- Texte visé : Texte de la commission sur la proposition de loi, adoptée par le Sénat, relative à l’instauration d’une présomption d’utilisation des contenus culturels par les fournisseurs d’intelligence artificielle (n°2634)., n° 2864-A0
- Stade de lecture : 1ère lecture (2ème assemblée saisie)
- Examiné par : Assemblée nationale (séance publique)
Après l'alinéa 3, insérer l'alinéa suivant :
« La seule similarité entre un contenu généré et une œuvre protégée ne peut constituer un indice suffisant d’utilisation au sens du présent article. »

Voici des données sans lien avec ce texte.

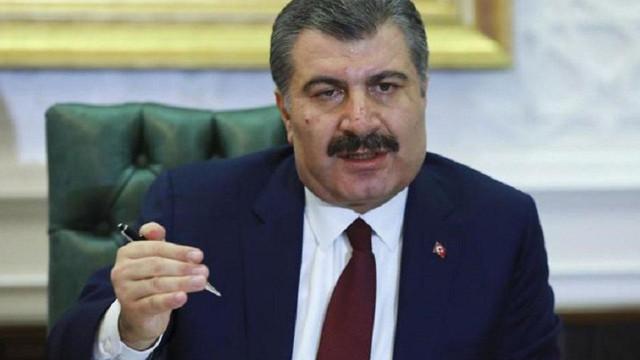 Bakanı Koca: Vaka sayısı 191, 1 hastayı daha kaybettik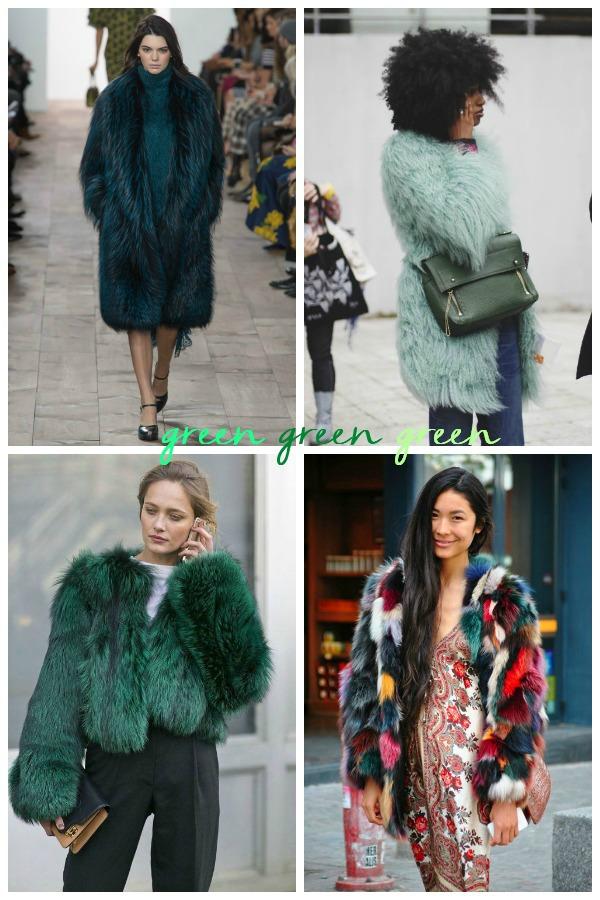 looks-abrigos-pelo-verde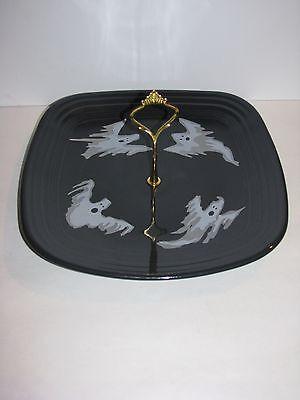 Fiestaware, Square HostessTray, Halloween Plate, Fiesta, Slate grey w/ Ghosts](Fiesta Halloween)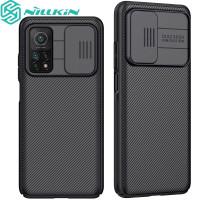 Nillkin Camshield Case Xiaomi Mi 10T - Mi10T Pro - Camera Protector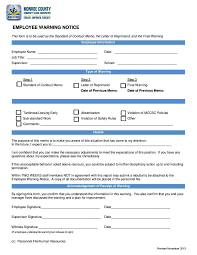 Employee Warning Notices 10 Employee Warning Letters Free Word Pdf Excel Format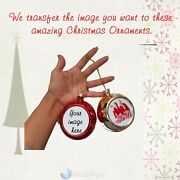 Personalized Photo Baubles Christmas Tree Hanging Decoration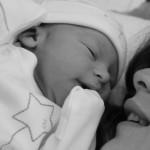 Doğum hikayeleri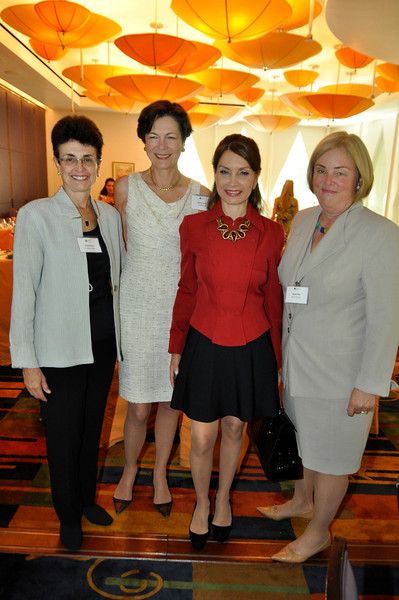 Jean Shafiroff hosts The Women's Foundation Luncheon, Sept 12, 2012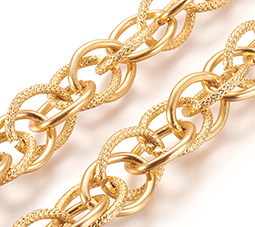 Double Link Chains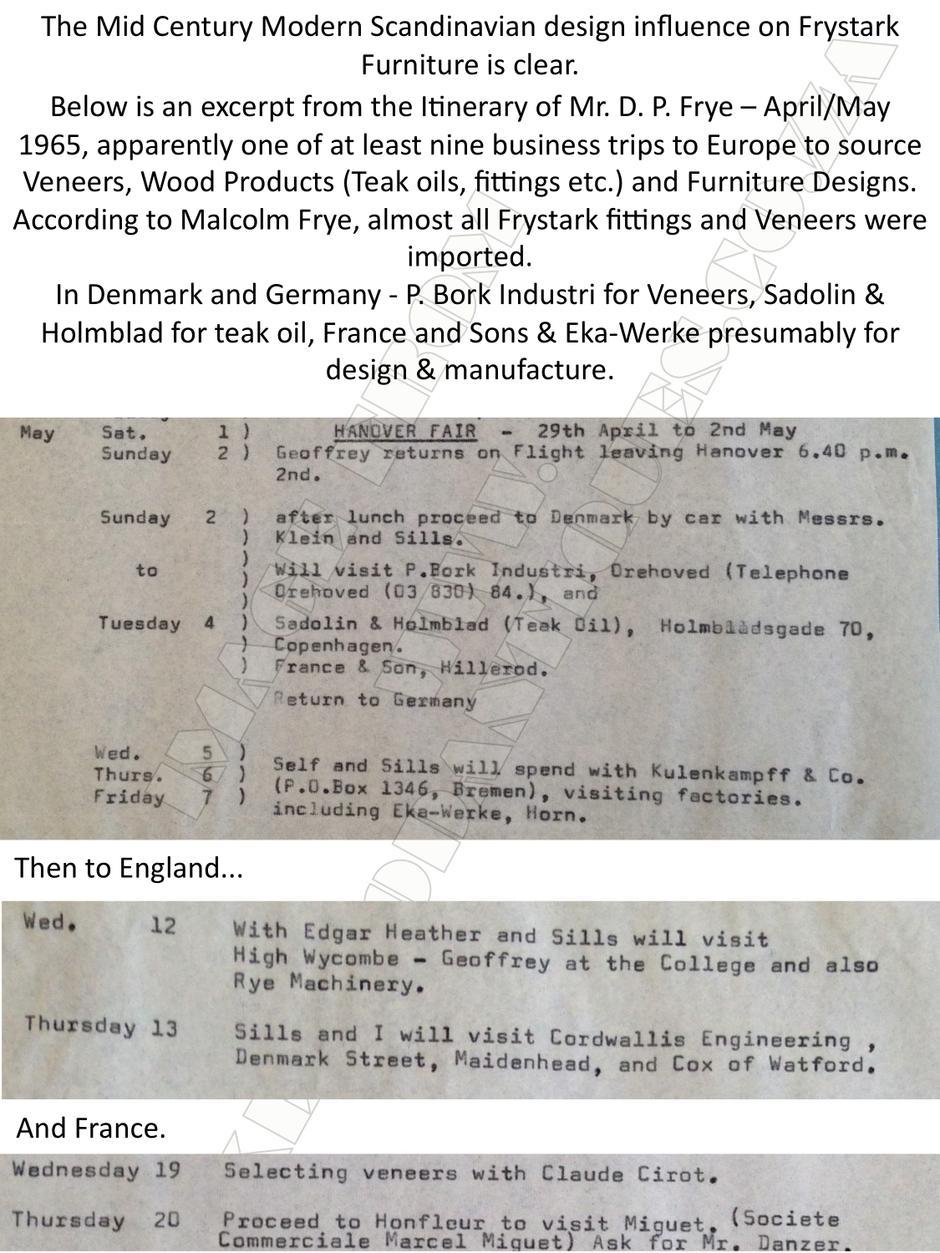 A Little History - Frystark Furniture page 3
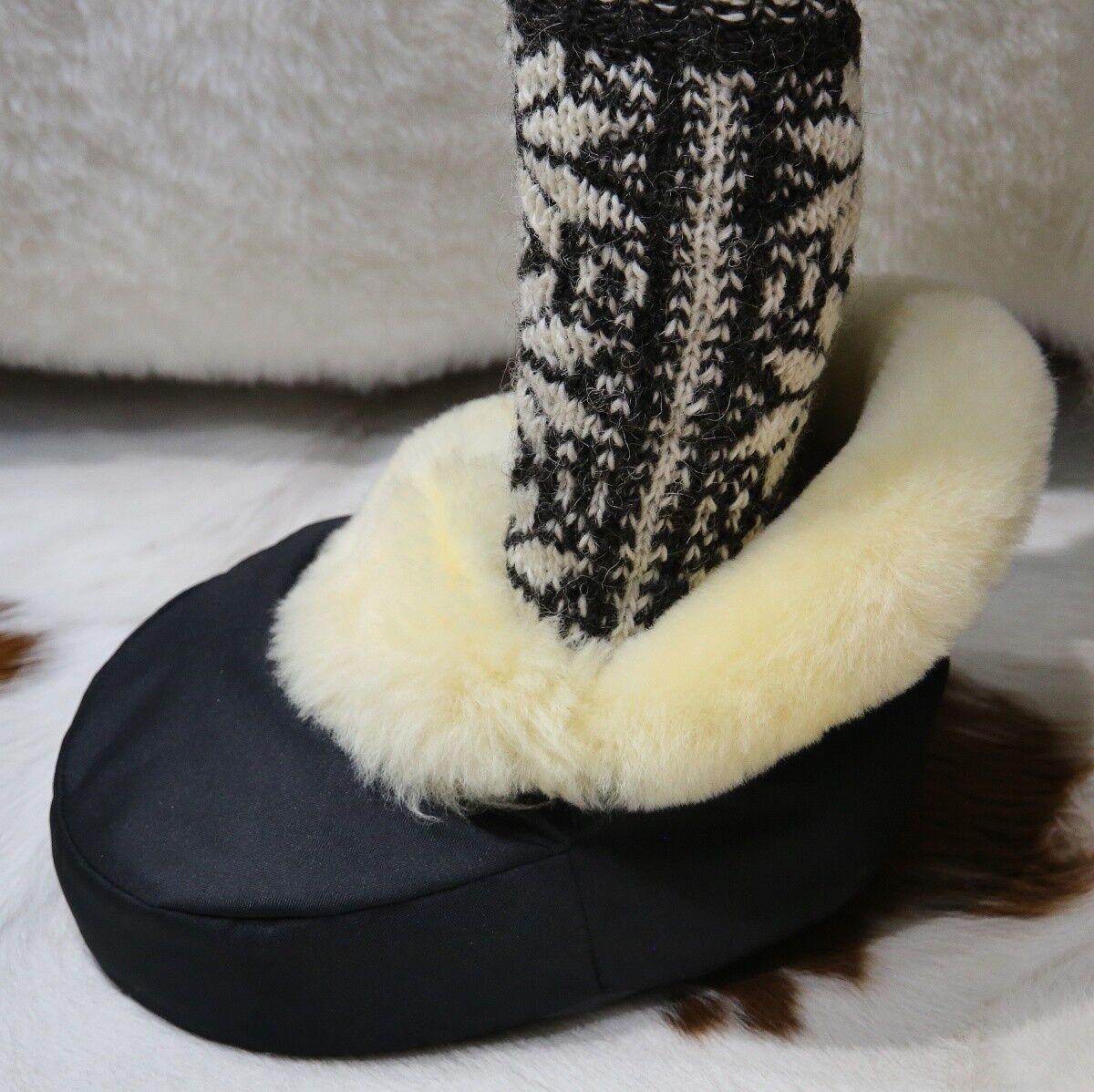 Agnello-fusswärmer natura sacco per per per i piedi si fonda ceneri Lammfell SCARPA VARI ColoreeeI | Prima il cliente  | Scolaro/Signora Scarpa  45f6fc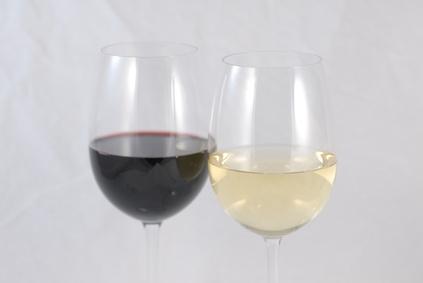 Che Vino abbinare alla Lasagna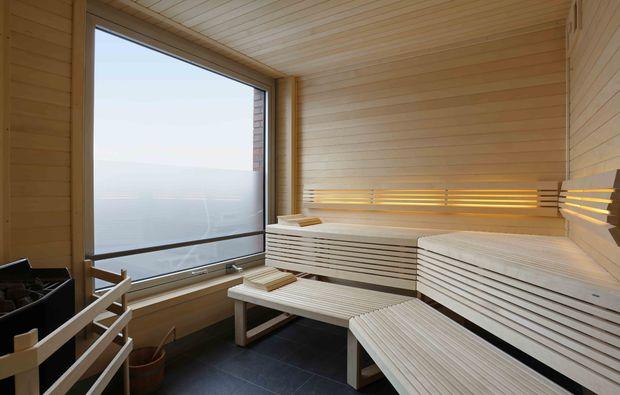 shopping-wochenende-bremen-sauna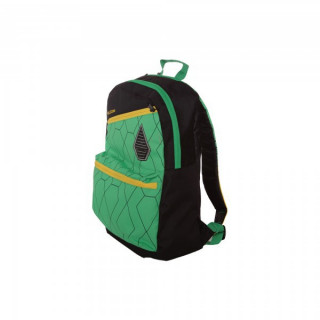 Volcom Sac a dos Avec Capuche creature backpack lime youth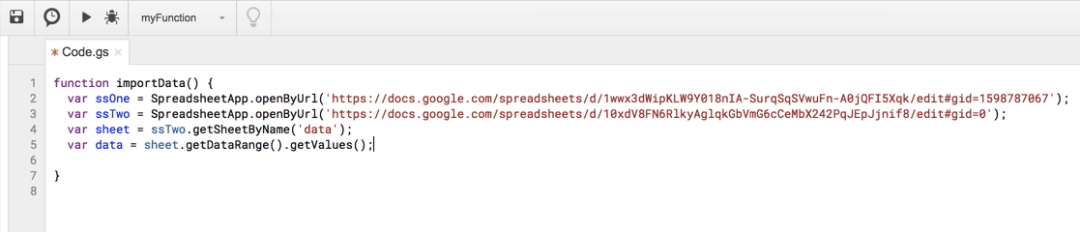 Google Apps Script Two Spreadsheets
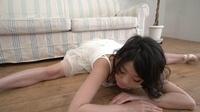 LaForet Girl 4 : Rei Asamiya (Blu-ray) - Video Scene 4, Picture 1
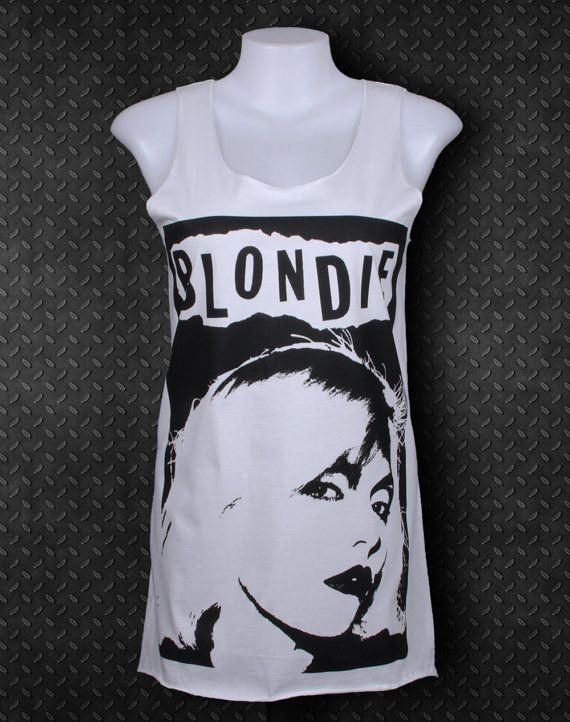 Hey, I found this really awesome Etsy listing at https://www.etsy.com/listing/106655700/blondie-band-debbie-harry-chris-stein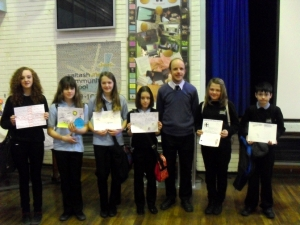St Piran's Day poster winners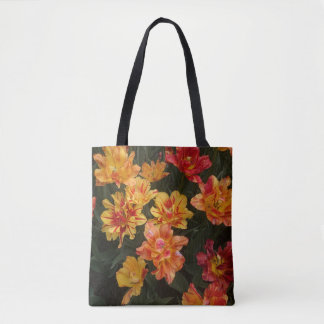 The fire colour flower tote bag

Les modèles d’intelligence artificielle générative reposent sur des mécanismes statistiques et probabilistes leur permettant de produire des contenus pouvant présenter certaines similitudes avec des œuvres préexistantes sans qu’une œuvre déterminée ait nécessairement été reproduite ou exploitée.
En conséquence, la seule existence d’une similarité entre un contenu généré et une œuvre protégée ne permet pas, à elle seule, d’établir l’utilisation effective de cette œuvre dans le cadre de l’entraînement du système.
À défaut de clarification, la rédaction actuelle pourrait conduire à déclencher la présomption sur le fondement de simples ressemblances visuelles, stylistiques ou thématiques, alors même que ces similarités peuvent résulter de phénomènes statistiques généraux, d’influences multiples ou encore des instructions fournies par l’utilisateur.
Le présent amendement vise donc à éviter qu’une simple proximité de résultat suffise à faire peser sur les fournisseurs de systèmes d’intelligence artificielle une charge probatoire disproportionnée.